From a military perspective the Improvised Garrison seems to me to be strategically worthless. Being an isle in a sea of daedra it cannot be supported, it does nothing to impede enemy actions, and offers no clear path to the White Gold Tower. It is just as Caudex himself describes it, ‘bricks, old ledgers, and broken chairs’. Some may point to the garrison as a symbol of mortal defiance, a warning to Molag Bal that not a brick of Tamriel shall we surrender without fight. But when that symbol is eventually torn-down, then how quickly it becomes forgotten; for only the heroes and martyrs of the victors of battle become lyrics for the bard. Yet this night I choose to risk my life, and to risk my duty in support of the Drake’s quest, to aid the soldiers of the garrison in defending their doors against the deadric storm.
From the first moment I walked through the old forum doors I sensed there was something more to the survival of these eight soldiers then can been seen with the mortal eye. Perhaps it is because the scroll that Caudex later passes to me for the Drake. He claims it dates back to St. Alessia herself and credits it for bringing them back from the dead when they fell in battle. He says some priest, a Father Egnatius, was obsessed with it. It’s funny how when the dead are resurrected for their cause priests proclaim it is some sort of divine intervention, yet when it is not in their favour it is decried as foul necromancy, Reach magic, and devilry.
Call it providence if you will that these eight soldiers have survived so long, but surely not solely for a scroll, for it could have been manoeuvred by a much quicker and safer route into the hands of the Drake. Perhaps then for distraction, for the distrustful eyes of Molag Bal are certainly now fixed upon the garrison, searching for reason and comprehension as to their unnatural resilience.

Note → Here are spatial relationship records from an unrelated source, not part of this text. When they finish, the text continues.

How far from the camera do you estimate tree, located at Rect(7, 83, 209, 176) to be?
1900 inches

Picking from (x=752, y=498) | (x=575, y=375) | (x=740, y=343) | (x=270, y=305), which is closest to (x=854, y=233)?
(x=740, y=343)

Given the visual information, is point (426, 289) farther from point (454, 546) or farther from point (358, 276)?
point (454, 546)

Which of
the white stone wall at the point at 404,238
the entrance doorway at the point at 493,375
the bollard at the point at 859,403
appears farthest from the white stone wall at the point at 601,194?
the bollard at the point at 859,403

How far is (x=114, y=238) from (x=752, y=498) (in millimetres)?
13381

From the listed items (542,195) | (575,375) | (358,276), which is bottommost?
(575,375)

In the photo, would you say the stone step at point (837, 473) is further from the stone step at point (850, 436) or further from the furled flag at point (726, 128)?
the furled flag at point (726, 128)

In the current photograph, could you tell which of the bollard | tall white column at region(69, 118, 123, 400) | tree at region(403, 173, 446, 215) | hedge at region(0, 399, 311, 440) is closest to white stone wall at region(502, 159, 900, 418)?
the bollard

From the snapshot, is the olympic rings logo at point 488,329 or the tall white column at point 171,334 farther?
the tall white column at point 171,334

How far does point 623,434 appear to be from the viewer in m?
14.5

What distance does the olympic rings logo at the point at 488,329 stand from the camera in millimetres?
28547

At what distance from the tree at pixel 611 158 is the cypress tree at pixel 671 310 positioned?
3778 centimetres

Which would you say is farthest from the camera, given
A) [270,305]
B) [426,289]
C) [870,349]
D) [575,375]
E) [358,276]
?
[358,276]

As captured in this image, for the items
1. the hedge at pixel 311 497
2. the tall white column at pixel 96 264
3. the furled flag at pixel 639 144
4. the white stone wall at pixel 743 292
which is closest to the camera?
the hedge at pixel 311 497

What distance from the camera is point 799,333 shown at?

Even with the scroll gone I believe the story of the Immortal Eight at the Improvised Garrison is not yet done. I recall the Elf Neramo when we first met upon Stros M’Kai telling me that the Dwemer automatons were full of cogs and wheels, and that if you could stop but one of those wheels, then you stop every wheel because they are dependent upon one another. I believe these soldiers are part of something bigger, a wheel in something we cannot yet see. That is why I was guided here to stand with them tonight, and to risk everything, and as others will stand with them on other nights, because there are many things that will depend upon this one thing. You see providence is the Divines sowing the fields with their seeds, but it always requires mortal hands to till the land for those seeds to grow.